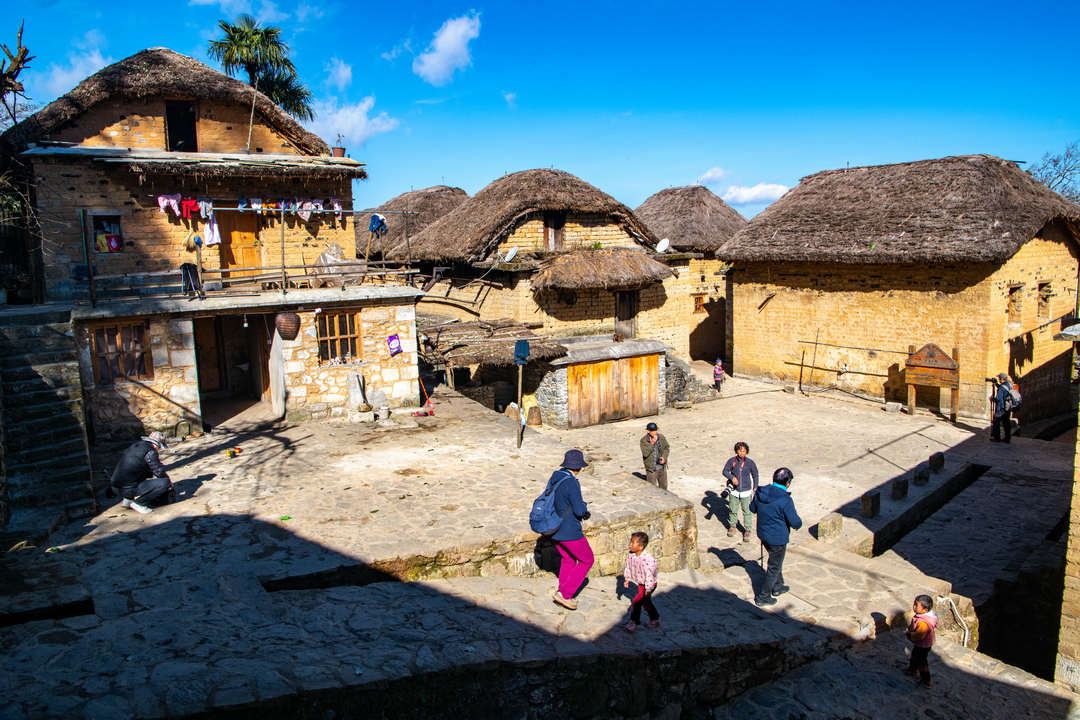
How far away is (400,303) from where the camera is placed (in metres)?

* * *

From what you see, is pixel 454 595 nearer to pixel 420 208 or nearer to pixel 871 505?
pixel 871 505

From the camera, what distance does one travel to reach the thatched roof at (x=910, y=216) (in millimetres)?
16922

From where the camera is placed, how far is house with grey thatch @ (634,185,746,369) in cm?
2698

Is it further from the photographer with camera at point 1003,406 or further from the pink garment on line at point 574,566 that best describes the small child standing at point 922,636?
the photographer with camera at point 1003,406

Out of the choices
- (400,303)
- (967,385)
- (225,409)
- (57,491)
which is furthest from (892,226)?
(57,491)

==

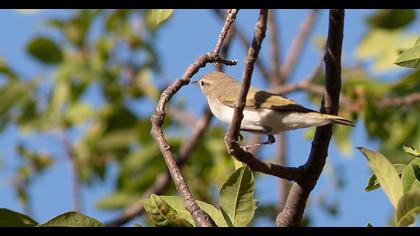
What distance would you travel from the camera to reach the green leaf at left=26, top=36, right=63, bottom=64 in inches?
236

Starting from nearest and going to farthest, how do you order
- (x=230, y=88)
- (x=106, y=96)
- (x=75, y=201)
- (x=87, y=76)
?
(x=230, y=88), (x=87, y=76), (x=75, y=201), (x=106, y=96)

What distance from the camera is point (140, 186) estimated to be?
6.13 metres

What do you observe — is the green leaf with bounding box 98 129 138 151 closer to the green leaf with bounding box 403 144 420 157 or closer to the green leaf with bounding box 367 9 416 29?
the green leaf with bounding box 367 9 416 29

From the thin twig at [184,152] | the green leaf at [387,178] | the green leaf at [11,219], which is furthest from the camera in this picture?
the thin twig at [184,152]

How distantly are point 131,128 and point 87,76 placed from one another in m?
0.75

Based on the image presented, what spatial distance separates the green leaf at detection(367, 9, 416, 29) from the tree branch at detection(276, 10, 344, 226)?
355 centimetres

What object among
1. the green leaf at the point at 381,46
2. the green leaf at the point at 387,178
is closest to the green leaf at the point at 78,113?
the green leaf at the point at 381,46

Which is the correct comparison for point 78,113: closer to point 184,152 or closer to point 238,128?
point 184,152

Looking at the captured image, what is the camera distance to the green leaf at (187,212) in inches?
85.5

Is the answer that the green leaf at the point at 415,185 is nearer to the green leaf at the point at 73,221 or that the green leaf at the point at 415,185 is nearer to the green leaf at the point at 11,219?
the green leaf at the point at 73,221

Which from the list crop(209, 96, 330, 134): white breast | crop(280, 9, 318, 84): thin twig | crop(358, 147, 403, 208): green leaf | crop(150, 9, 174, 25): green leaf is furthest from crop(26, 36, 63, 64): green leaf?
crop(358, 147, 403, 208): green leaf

## What you have to do
Rewrite the entries from the line containing "Starting from nearest" down to the line containing "355 centimetres", replacing "tree branch" with "bare branch" and leaving everything else unchanged.

## Problem solution
Starting from nearest and going to farthest, how do you order
- (x=230, y=88)
- (x=106, y=96)
- (x=75, y=201)
- (x=87, y=76)
?
(x=230, y=88), (x=87, y=76), (x=75, y=201), (x=106, y=96)

What distance from the camera is point (140, 186) estimated to be?
6.13 metres

What do you observe — is the green leaf with bounding box 98 129 138 151 closer to the green leaf with bounding box 403 144 420 157 or closer to the green leaf with bounding box 367 9 416 29?
the green leaf with bounding box 367 9 416 29

From the thin twig at [184,152] | the green leaf at [387,178] | the green leaf at [11,219], which is furthest from the camera in this picture?
the thin twig at [184,152]

How distantly are point 131,128 and point 87,76 placed from one another in m?
0.75

Based on the image presented, what spatial distance separates the green leaf at detection(367, 9, 416, 29) from the bare branch at detection(276, 10, 344, 226)?
355 centimetres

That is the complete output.